Our fearless captain, Mr. Kabumbe (who's not afraid to Shut It Down if waves threaten the boat)
Camping on the beach meant packing up all our stuff (i.e, several hundred pounds of gear) post-dinner, leaving port without the aid of daylight, pitching our tents on a vacant beach, and casting off again for the big rock island where we'd been collecting and processing fish for the past days.**

Isotope days go long, but the scenery's nice if you remember to look up once in awhile. Plus the locals get a kick out of the spectacle. It's a pretty sweet setup, complete with plastic tables and chairs. (Photo by Katie Wagner)
For the record, since nothing (EVER) happens fast in Africa, it's now about 11:30pm. And we haven't actually started 'working'.

Pete and George were off collecting fish via SCUBA (you catch different fish at night than during the day), and since no one felt like hopping in the water with me and there were several hours to kill before we could conceivably sleep***, I decided to venture forth solo.
Really. What's the worst that could happen? (Photo by Katie Wagner)
When all of a sudden, 10 feet in front of me, was a crocodile.


I spotted the claws first.

Then my brain registered the body and scaly tail.

And in that moment, I learned that I'm a flee-er, not a fighter.

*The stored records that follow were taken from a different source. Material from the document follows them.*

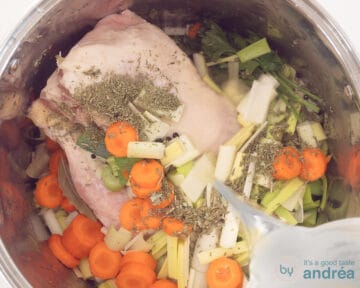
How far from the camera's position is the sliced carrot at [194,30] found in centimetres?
137

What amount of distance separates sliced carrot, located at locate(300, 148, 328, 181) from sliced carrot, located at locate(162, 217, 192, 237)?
10.2 inches

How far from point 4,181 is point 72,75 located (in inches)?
10.1

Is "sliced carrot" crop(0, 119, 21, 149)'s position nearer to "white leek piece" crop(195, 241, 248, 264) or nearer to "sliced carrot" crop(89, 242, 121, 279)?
"sliced carrot" crop(89, 242, 121, 279)

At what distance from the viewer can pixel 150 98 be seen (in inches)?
46.6

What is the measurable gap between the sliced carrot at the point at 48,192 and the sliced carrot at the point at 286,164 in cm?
48

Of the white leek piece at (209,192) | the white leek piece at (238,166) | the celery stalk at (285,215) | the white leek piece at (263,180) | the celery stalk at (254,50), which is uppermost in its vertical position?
the celery stalk at (254,50)

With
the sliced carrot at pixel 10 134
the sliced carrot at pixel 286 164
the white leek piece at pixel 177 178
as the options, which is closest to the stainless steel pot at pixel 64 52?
the sliced carrot at pixel 10 134

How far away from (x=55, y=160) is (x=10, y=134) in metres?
0.14

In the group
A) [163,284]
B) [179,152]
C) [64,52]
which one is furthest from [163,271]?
[64,52]

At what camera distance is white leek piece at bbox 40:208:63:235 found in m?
1.33

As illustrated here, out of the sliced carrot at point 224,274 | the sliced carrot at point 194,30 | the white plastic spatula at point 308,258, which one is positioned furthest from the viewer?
the sliced carrot at point 194,30

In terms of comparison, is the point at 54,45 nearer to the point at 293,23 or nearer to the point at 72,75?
the point at 72,75

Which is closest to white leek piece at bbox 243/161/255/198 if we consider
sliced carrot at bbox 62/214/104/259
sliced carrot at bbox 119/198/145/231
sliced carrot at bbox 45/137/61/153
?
sliced carrot at bbox 119/198/145/231

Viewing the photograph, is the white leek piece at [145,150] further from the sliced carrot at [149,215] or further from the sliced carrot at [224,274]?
the sliced carrot at [224,274]
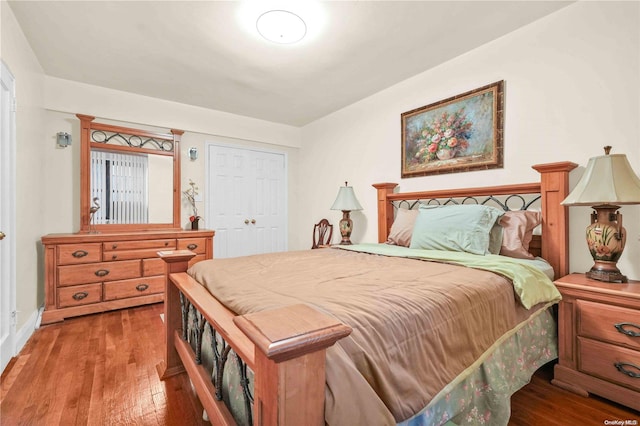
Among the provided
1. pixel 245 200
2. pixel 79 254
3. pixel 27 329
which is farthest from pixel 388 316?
pixel 245 200

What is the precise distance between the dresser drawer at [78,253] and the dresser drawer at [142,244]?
9 cm

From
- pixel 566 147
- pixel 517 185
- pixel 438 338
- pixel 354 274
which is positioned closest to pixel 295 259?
pixel 354 274

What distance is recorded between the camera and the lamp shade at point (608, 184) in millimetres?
1569

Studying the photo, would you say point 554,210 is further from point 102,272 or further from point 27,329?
point 27,329

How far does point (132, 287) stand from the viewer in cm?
311

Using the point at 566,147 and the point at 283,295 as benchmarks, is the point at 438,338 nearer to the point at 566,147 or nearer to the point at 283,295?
the point at 283,295

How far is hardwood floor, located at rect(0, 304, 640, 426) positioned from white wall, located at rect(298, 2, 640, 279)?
0.94 meters

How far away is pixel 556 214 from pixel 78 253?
4096mm

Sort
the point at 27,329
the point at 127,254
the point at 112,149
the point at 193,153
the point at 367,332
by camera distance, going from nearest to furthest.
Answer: the point at 367,332, the point at 27,329, the point at 127,254, the point at 112,149, the point at 193,153

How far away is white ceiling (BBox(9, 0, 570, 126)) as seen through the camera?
6.79 feet

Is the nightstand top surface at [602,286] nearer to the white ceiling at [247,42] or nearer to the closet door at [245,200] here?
the white ceiling at [247,42]

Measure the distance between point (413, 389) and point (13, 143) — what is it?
9.61 feet

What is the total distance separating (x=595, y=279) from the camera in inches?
67.9

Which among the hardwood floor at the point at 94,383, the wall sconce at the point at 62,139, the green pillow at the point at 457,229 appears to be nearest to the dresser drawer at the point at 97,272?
the hardwood floor at the point at 94,383
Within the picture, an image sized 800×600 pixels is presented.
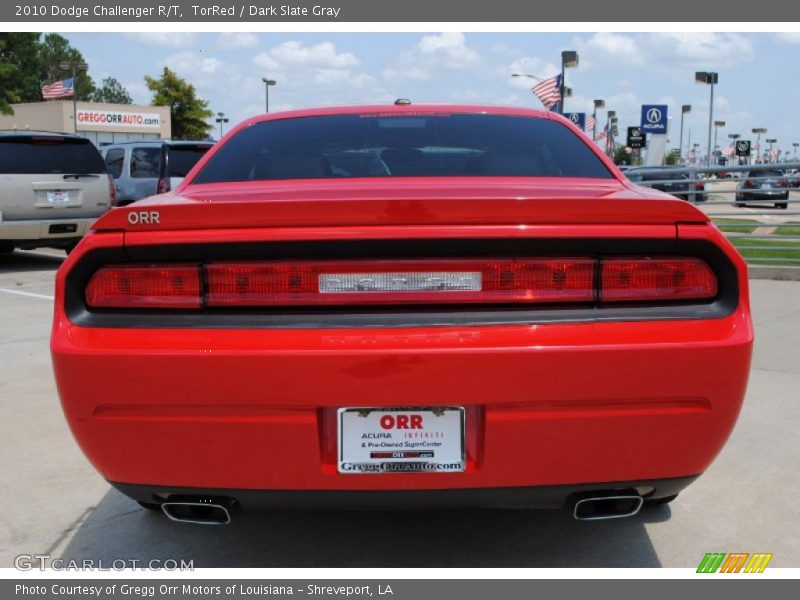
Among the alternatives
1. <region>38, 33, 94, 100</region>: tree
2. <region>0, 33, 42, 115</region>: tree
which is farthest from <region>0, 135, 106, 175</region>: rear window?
<region>38, 33, 94, 100</region>: tree

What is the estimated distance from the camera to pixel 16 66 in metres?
43.2

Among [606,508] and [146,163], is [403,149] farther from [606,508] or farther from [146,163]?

We were never really briefed on what to do in this situation..., so I did a 180 and hauled ass back to the boat.

According to the video, the whole scene lasted just over 7 minutes. That includes me stalking fish for the first 3 and a lively discourse about whether and HOW we should warn the others once I got back for the last 2...

...because George and Pete were still out diving.

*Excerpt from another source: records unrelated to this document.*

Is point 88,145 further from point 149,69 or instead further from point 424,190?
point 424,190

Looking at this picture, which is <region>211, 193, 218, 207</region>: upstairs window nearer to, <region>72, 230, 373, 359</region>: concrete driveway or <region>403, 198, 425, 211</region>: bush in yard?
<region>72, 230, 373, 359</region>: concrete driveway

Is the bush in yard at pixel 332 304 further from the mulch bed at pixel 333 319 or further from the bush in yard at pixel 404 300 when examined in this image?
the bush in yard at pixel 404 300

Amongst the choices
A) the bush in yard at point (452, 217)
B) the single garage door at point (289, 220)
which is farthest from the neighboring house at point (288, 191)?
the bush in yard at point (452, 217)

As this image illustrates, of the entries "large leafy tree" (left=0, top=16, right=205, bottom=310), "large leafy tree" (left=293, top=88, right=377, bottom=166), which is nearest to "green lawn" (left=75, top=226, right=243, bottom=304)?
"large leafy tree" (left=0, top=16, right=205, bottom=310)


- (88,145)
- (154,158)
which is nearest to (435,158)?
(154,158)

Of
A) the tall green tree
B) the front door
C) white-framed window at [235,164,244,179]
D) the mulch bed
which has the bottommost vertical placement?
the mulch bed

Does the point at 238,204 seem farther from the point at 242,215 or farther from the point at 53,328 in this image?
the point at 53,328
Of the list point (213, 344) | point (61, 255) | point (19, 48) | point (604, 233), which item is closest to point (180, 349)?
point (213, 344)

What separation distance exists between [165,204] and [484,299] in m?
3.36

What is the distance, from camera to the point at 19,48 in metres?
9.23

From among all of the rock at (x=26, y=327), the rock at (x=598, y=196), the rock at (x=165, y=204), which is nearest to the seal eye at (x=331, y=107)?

Meanwhile, across the water by the big rocks, we saw red eyes on a dark head swimming away from the islands towards land, so we're probably all "safe". And more importantly, I had witnesses.

George and Pete eventually surfaced but were generally unfazed by the news and promptly headed back underwater****.

I saw the footage for the first time a couple days ago, and it's disappointing to say the least. The sad combination of camera and dive-light angle prevented a good shot of the croc, and even my cichlid footage is pretty...meh.
Back on the boat, long-arming a barbus George caught in the net, generally no worse for the wear (photo by Katie Wagner)
...and playing with crabs (photo by Katie Wagner)
We saw what we assumed to be the same croc the next day, basking lazily on a rock and on a typically toasty African afternoon. He was probably only 8-feet long, tops...but underwater everything's ~33% bigger, so I maintain that I had reason to panic. No one expects the Spanish Inquisition...or running into a giant reptile whilst out swimming.
Slightly less scary in daylight (photo by Katie Wagner)
* Kalya, it turns out, is famous for its Big Waves. On the journey from Kigoma, we were forced to take shelter for a few hours so the waves would die down and we could commence the voyage (which had been far from smooth up until that point). Since "we" didn't add any flex days into the schedule, this would prove problematic later on.

** For the record, I was NOT on board with this plan, much as I love to camp, on account of the lack of a bathroom and having questionable bowels...

*** George can make a tank of air last a shockingly long amount of time.

**** George said I probably would've only lost a finger at most in the encounter. Still, I'm fairly attached to my digits. And for the record, I don't believe him.